Fired pot user vows: I will change the law

Colorado governor: Pot hasn't been an economic miracle
Colorado governor: Pot hasn't been an economic miracle

The former Dish Network employee who was fired for using medical marijuana says he has plenty of free time on his hands - and will use it to crusade for changes in the law.

The Colorado Supreme Court ruled Monday that the satellite service provider had the right to terminate Brandon Coats for testing positive for marijuana, even though medical pot is legal in the state.

The 35-year-old Coats, who was left 85% paralyzed by a car accident 20 years ago, now says he will turn to lobbying the state legislature to pass a law that will explicitly protect employees who fail drug tests because of medical marijuana use.

"I won't be able to work if things don't change, so I'm going to spend time advocating," Coats told CNNMoney. "If we're going to make laws that make medical marijuana legal, we have to address issues that go with it."

brandon coats

Coats said stopping his marijuana use wouldn't make him employable. Without pot, his muscle spasms become severe enough to prevent him from getting any work done. So for now, he's living on disability income, the settlement money from his accident, and support from his family.

"I had the perfect job," Coats said. "I had a computer and a phone, and I could work both of those things."

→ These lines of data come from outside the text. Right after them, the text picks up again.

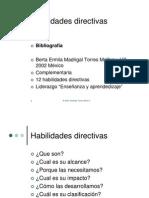 Habildades-Directivas-INTRODUCCION.pdf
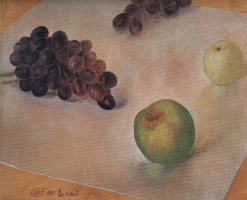 Kuzma Sergeevich Petrov-Vodkin. Grapes and apples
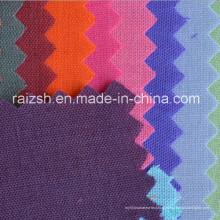 Tingimento de tecidos de algodão de poliéster para bolsas de vestuário e Bagslining T / C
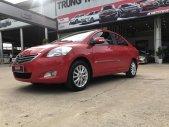 Bán nhanh Vios G 2011 xe cực chất giá thương lượng giá 380 triệu tại Tp.HCM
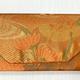 Leina Aonuma ORANGE FLOWERS ENVELOPE OBI CLUTCH
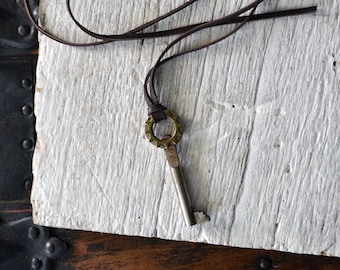 Steampunk Skeleton Key Necklace - Mens Skeleton Key Necklace - Antique German Skeleton Key -Mens Key To My Heart Necklace - Number 6 Key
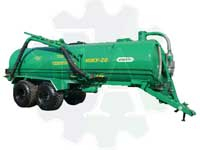 Машина для внесения жидких органических удобрений (бочка для транспортировки навоза) МЖУ-20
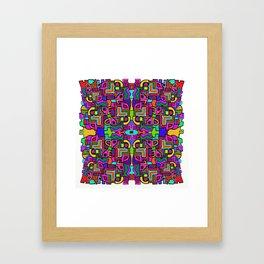 Mad Mosaic Framed Art Print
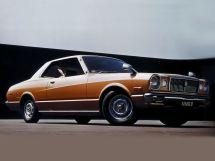 Toyota Mark II 1976, купе, 3 поколение, X30/X40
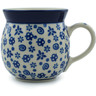 8 oz Stoneware Bubble Mug - Polmedia Polish Pottery H0974B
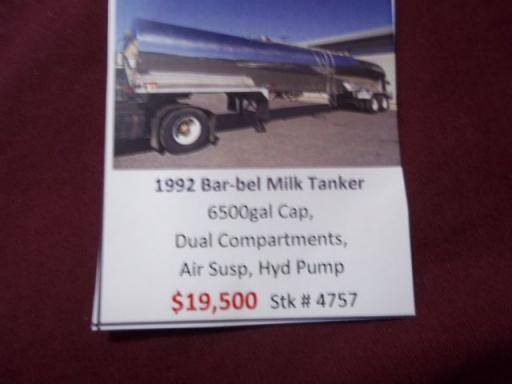 1992 Barbell 6,500 gallon/dual compartments/ar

And he said when he does find a job he is capable of doing, employers often ask in the interview process why he was fired from Dish (DISH) -- and because the legal issues surrounding medicinal pot use are still up in the air, potential employers are wary of getting caught up in the fray.

In Coats' case, the Dish Network successfully argued in court that because medical marijuana is still illegal under federal law, the company had the right to enforce its zero-tolerance policy for positive drug tests.

Coats said he walked into his office one day and was surprised to find they were conducting randomized drug testing.

"I told the girl [administering the test], 'I'm not going to pass this test,'" he said. "The lab called me, so I went to the HR manager to let them know. They let me work for two more weeks, then I came in one day and my card to open the handicap accessible door wasn't working."

A Colorado law that protects workers from being fired for engaging in legal activities only applies when both federal and state law permit the activity, the court ruled.

Though 23 states have legalized medicinal weed, only two -- Arizona and Delaware -- have laws like the one Coats says Colorado needs: To protect workers from getting fired for a positive drug test resulting from medical need.

Related: Smoke pot legally? You can still get fired

Coats said he does not plan to try to take his case to the U.S. Supreme Court because he doesn't think the high court would take it up. In the meantime, he said he's begun looking for advocacy groups that he can partner with to bring the issue to the state legislature.